— Data for processing —
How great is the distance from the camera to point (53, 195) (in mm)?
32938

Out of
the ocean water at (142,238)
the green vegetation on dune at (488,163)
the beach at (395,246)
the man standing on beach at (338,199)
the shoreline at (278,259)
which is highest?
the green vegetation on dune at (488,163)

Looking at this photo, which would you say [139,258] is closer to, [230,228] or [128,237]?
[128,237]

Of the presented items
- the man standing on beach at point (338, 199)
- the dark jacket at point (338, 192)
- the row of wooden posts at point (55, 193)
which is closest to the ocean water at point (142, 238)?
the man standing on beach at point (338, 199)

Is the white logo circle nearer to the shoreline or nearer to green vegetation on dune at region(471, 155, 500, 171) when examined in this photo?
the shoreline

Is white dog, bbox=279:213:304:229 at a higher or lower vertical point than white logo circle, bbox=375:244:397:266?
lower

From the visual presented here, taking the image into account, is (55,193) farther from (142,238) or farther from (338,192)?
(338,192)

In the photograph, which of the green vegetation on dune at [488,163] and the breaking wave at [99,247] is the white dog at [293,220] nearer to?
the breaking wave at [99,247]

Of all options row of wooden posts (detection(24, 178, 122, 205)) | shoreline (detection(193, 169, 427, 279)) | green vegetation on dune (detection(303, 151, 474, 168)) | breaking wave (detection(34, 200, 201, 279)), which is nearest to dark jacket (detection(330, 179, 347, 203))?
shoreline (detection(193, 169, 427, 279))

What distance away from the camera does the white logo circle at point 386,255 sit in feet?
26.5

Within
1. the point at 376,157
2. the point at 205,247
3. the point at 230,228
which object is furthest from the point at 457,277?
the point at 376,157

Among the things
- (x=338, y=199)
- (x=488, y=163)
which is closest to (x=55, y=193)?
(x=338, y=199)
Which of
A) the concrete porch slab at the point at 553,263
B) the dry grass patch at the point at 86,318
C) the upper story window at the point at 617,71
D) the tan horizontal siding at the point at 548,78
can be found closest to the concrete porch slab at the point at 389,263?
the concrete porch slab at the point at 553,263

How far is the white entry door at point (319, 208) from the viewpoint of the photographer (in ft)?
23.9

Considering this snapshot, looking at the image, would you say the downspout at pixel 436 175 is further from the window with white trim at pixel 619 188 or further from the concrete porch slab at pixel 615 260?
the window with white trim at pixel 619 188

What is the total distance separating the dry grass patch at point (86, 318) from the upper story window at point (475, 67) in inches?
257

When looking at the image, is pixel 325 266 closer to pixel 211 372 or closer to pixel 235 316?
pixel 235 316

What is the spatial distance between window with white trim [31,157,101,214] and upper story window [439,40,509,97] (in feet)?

— What you should do —
Rewrite every line of the records above as one numbered list and skip the blank lines.

— Full solution —
1. How great is the distance from the camera to point (53, 195) (in mm)?
2. 32938
3. Out of
4. the ocean water at (142,238)
5. the green vegetation on dune at (488,163)
6. the beach at (395,246)
7. the man standing on beach at (338,199)
8. the shoreline at (278,259)
9. which is highest?
10. the green vegetation on dune at (488,163)
11. Looking at this photo, which would you say [139,258] is closer to, [230,228] or [128,237]?
12. [128,237]
13. Of the presented items
14. - the man standing on beach at point (338, 199)
15. - the dark jacket at point (338, 192)
16. - the row of wooden posts at point (55, 193)
17. which is closest to the ocean water at point (142, 238)?
18. the man standing on beach at point (338, 199)
19. Is the white logo circle nearer to the shoreline or nearer to green vegetation on dune at region(471, 155, 500, 171) when examined in this photo?
20. the shoreline
21. Is white dog, bbox=279:213:304:229 at a higher or lower vertical point than white logo circle, bbox=375:244:397:266?
22. lower
23. From the visual presented here, taking the image into account, is (55,193) farther from (142,238) or farther from (338,192)?
24. (338,192)
25. In the photograph, which of the green vegetation on dune at [488,163] and the breaking wave at [99,247] is the white dog at [293,220] nearer to?
26. the breaking wave at [99,247]
27. Of all options row of wooden posts (detection(24, 178, 122, 205)) | shoreline (detection(193, 169, 427, 279)) | green vegetation on dune (detection(303, 151, 474, 168)) | breaking wave (detection(34, 200, 201, 279)), which is nearest to dark jacket (detection(330, 179, 347, 203))?
28. shoreline (detection(193, 169, 427, 279))
29. What distance away from the camera does the white logo circle at point 386,255 sit in feet?
30. 26.5
31. Within
32. 1. the point at 376,157
33. 2. the point at 205,247
34. 3. the point at 230,228
35. which object is furthest from the point at 457,277?
36. the point at 376,157
37. Among the things
38. - (x=338, y=199)
39. - (x=488, y=163)
40. which is closest to (x=55, y=193)?
41. (x=338, y=199)
42. Which of
43. A) the concrete porch slab at the point at 553,263
44. B) the dry grass patch at the point at 86,318
45. C) the upper story window at the point at 617,71
46. D) the tan horizontal siding at the point at 548,78
47. can be found closest to the concrete porch slab at the point at 389,263?
48. the concrete porch slab at the point at 553,263
49. How far is the white entry door at point (319, 208) from the viewpoint of the photographer (in ft)?
50. 23.9
51. Considering this snapshot, looking at the image, would you say the downspout at pixel 436 175 is further from the window with white trim at pixel 619 188 or further from the concrete porch slab at pixel 615 260?
52. the window with white trim at pixel 619 188
53. What is the total distance separating the dry grass patch at point (86, 318) from the upper story window at point (475, 67) in inches?
54. 257
55. When looking at the image, is pixel 325 266 closer to pixel 211 372 or closer to pixel 235 316?
56. pixel 235 316
57. What is the spatial distance between window with white trim [31,157,101,214] and upper story window [439,40,509,97] (in feet)?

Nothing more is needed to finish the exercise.